> **REQUIREMENTS**: Format the lines below as a two-column Markdown table headed Row and Text. Number each non-blank line in order, and omit the blank lines and the picture.

> **MATERIAL PROVIDED**:
* * * * * * *
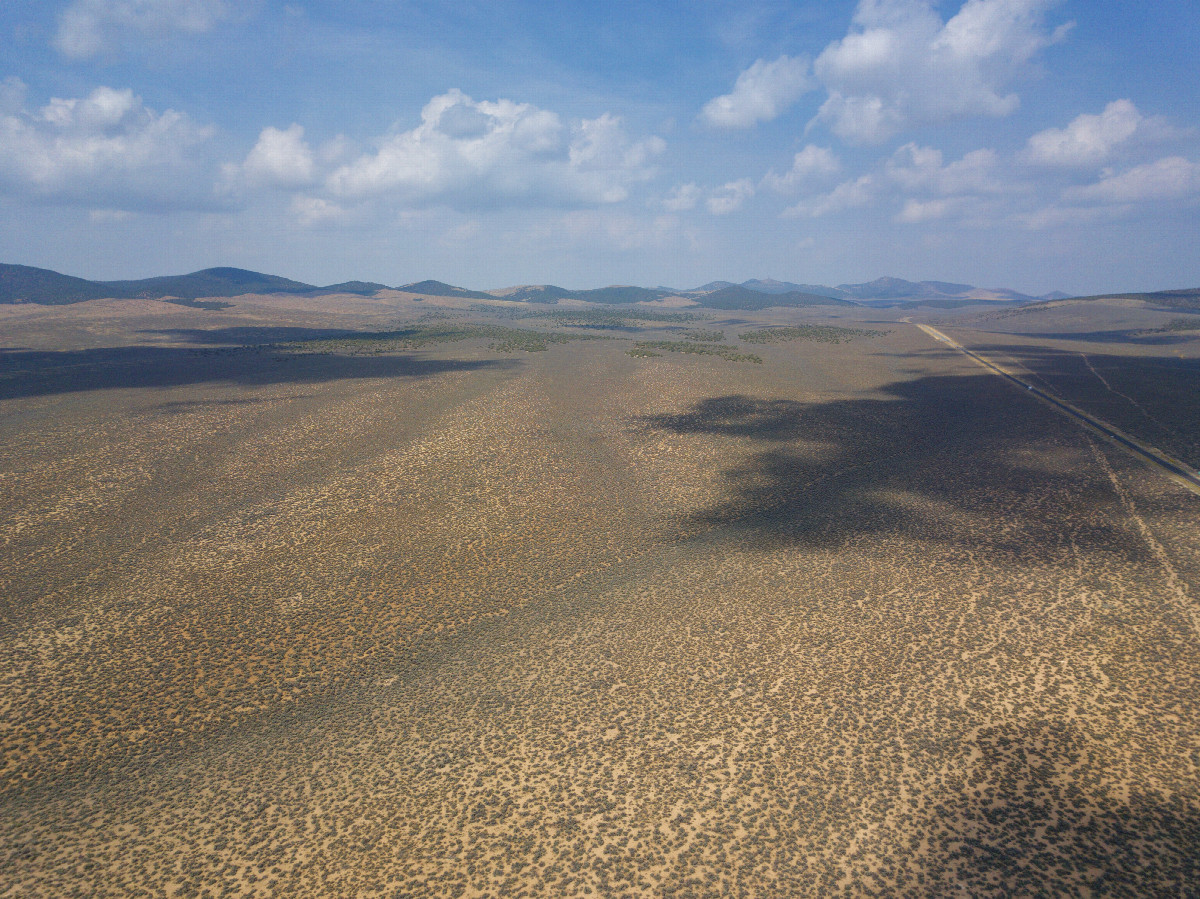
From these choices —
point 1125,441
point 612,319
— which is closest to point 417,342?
point 1125,441

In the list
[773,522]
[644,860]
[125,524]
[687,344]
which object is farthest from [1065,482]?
[687,344]

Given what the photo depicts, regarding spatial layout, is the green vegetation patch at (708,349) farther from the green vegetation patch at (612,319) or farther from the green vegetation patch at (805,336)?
the green vegetation patch at (612,319)

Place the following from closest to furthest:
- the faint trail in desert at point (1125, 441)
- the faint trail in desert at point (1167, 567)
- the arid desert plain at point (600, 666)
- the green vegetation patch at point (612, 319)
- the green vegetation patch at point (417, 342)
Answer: the arid desert plain at point (600, 666)
the faint trail in desert at point (1167, 567)
the faint trail in desert at point (1125, 441)
the green vegetation patch at point (417, 342)
the green vegetation patch at point (612, 319)

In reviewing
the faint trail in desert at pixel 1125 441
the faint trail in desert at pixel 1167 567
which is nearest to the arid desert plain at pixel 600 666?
the faint trail in desert at pixel 1167 567

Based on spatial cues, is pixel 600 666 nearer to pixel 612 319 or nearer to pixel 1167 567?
pixel 1167 567

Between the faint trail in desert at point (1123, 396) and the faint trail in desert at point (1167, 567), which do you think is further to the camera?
the faint trail in desert at point (1123, 396)

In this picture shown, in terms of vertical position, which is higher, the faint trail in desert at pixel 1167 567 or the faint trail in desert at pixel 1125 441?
the faint trail in desert at pixel 1125 441

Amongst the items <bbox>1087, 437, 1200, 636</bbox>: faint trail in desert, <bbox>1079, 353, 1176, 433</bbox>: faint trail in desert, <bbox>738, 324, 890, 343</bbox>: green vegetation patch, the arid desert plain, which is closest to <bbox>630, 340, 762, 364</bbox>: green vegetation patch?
<bbox>738, 324, 890, 343</bbox>: green vegetation patch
* * * * * * *
> **THE REPLY**:
| Row | Text |
|---|---|
| 1 | From these choices — |
| 2 | point 1125,441 |
| 3 | point 612,319 |
| 4 | — which is closest to point 417,342? |
| 5 | point 1125,441 |
| 6 | In the list |
| 7 | [773,522] |
| 8 | [644,860] |
| 9 | [125,524] |
| 10 | [687,344] |
| 11 | which object is farthest from [1065,482]? |
| 12 | [687,344] |
| 13 | Given what the photo depicts, regarding spatial layout, is the green vegetation patch at (708,349) farther from the green vegetation patch at (612,319) or farther from the green vegetation patch at (805,336)? |
| 14 | the green vegetation patch at (612,319) |
| 15 | Place the following from closest to furthest: |
| 16 | - the faint trail in desert at point (1125, 441) |
| 17 | - the faint trail in desert at point (1167, 567) |
| 18 | - the arid desert plain at point (600, 666) |
| 19 | - the green vegetation patch at point (612, 319) |
| 20 | - the green vegetation patch at point (417, 342) |
| 21 | Answer: the arid desert plain at point (600, 666) |
| 22 | the faint trail in desert at point (1167, 567) |
| 23 | the faint trail in desert at point (1125, 441) |
| 24 | the green vegetation patch at point (417, 342) |
| 25 | the green vegetation patch at point (612, 319) |
| 26 | In reviewing |
| 27 | the faint trail in desert at pixel 1125 441 |
| 28 | the faint trail in desert at pixel 1167 567 |
| 29 | which is nearest to the arid desert plain at pixel 600 666? |
| 30 | the faint trail in desert at pixel 1167 567 |
| 31 | Based on spatial cues, is pixel 600 666 nearer to pixel 612 319 or nearer to pixel 1167 567? |
| 32 | pixel 1167 567 |
| 33 | Between the faint trail in desert at point (1123, 396) and the faint trail in desert at point (1167, 567), which do you think is further to the camera? |
| 34 | the faint trail in desert at point (1123, 396) |
| 35 | In this picture shown, in terms of vertical position, which is higher, the faint trail in desert at pixel 1167 567 or the faint trail in desert at pixel 1125 441? |
| 36 | the faint trail in desert at pixel 1125 441 |
| 37 | Amongst the items <bbox>1087, 437, 1200, 636</bbox>: faint trail in desert, <bbox>1079, 353, 1176, 433</bbox>: faint trail in desert, <bbox>738, 324, 890, 343</bbox>: green vegetation patch, the arid desert plain, which is closest to <bbox>630, 340, 762, 364</bbox>: green vegetation patch? |
| 38 | <bbox>738, 324, 890, 343</bbox>: green vegetation patch |